**GIVEN REQUEST 1**
Repeat verbatim the stretch of the BatchDataset source code from "It is often" through "is the identity.".
**GIVEN REQUEST 2**
Condense the paragraph of the BatchDataset source code beginning "It is often important to shuffle examples" into a shorter version that keeps its main facts.
**GIVEN REQUEST 3**
Pick up the BatchDataset source code after its final sentence and keep writing it.

**DOCUMENT**
++++
Source code for pywick.datasets.tnt.batchdataset

import math
from pywick.datasets.tnt.dataset import Dataset
from . import transform

__all__ = ['BatchDataset']


[docs]class BatchDataset(Dataset):
    """
    Dataset which batches the data from a given dataset.

    Given a `dataset`, `BatchDataset` merges samples from this dataset to
    form a new sample which can be interpreted as a batch of size `batchsize`.

    The `merge` function controls how the batching is performed. By default
    the occurrences are supposed to be tensors, and they aggregated along the
    first dimension.

    It is often important to shuffle examples while performing the batch
    operation. `perm(idx, size)` is a function which returns the shuffled index
    of the sample at position `idx` in the underlying dataset. For convenience,
    the `size` of the underlying dataset is also passed to the function. By
    default, the function is the identity.

    The underlying dataset size might or might not be always divisible by
    `batchsize`.  The optional `policy` string specify how to handle corner
    cases.
++++
**MATERIAL**
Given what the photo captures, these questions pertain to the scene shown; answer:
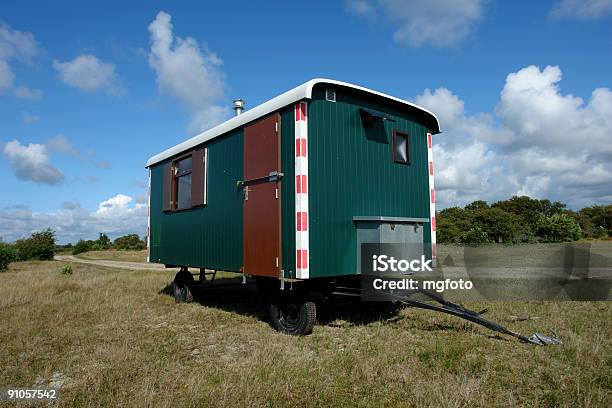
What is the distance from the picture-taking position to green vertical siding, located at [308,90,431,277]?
608 centimetres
++++
**FINAL ANSWER 1**
It is often important to shuffle examples while performing the batch
    operation. `perm(idx, size)` is a function which returns the shuffled index
    of the sample at position `idx` in the underlying dataset. For convenience,
    the `size` of the underlying dataset is also passed to the function. By
    default, the function is the identity.

**FINAL ANSWER 2**
Shuffling examples during batching is often important. The function `perm(idx, size)` returns the shuffled index of the sample at position `idx` in the underlying dataset and also receives that dataset's `size`. By default, it is the identity.

**FINAL ANSWER 3**
    Purpose: the concept of batch is problem dependent. In *torchnet*, it is up
    to the user to interpret a sample as a batch or not. When one wants to
    assemble samples from an existing dataset into a batch, then
    `BatchDataset` is suited for the job. Sometimes it is however more
    convenient to write a dataset from scratch providing "batched" samples.

    Args:
        dataset (Dataset): Dataset to be batched.
        batchsize (int): Size of the batch.
        perm (function, optional): Function used to shuffle the dataset before
            batching. `perm(idx, size)` should return the shuffled index of
            `idx`th sample. By default, the function is the identity.
        merge (function, optional): Function to control batching behaviour.
             `transform.makebatch(merge)` is used to make the batch. Default is
             None.
        policy (str, optional): Policy to handle the corner cases when the
            underlying dataset size is not divisible by `batchsize`. One of
            (`include-last`, `skip-last`, `divisible-only`).

            - `include-last` makes sure all samples of the underlying dataset
               will be seen, batches will be of size equal or inferior to
               `batchsize`.
            - `skip-last` will skip last examples of the underlying dataset if
               its size is not properly divisible. Batches will be always of
               size equal to `batchsize`.
            - `divisible-only` will raise an error if the underlying dataset
               has not a size divisible by `batchsize`.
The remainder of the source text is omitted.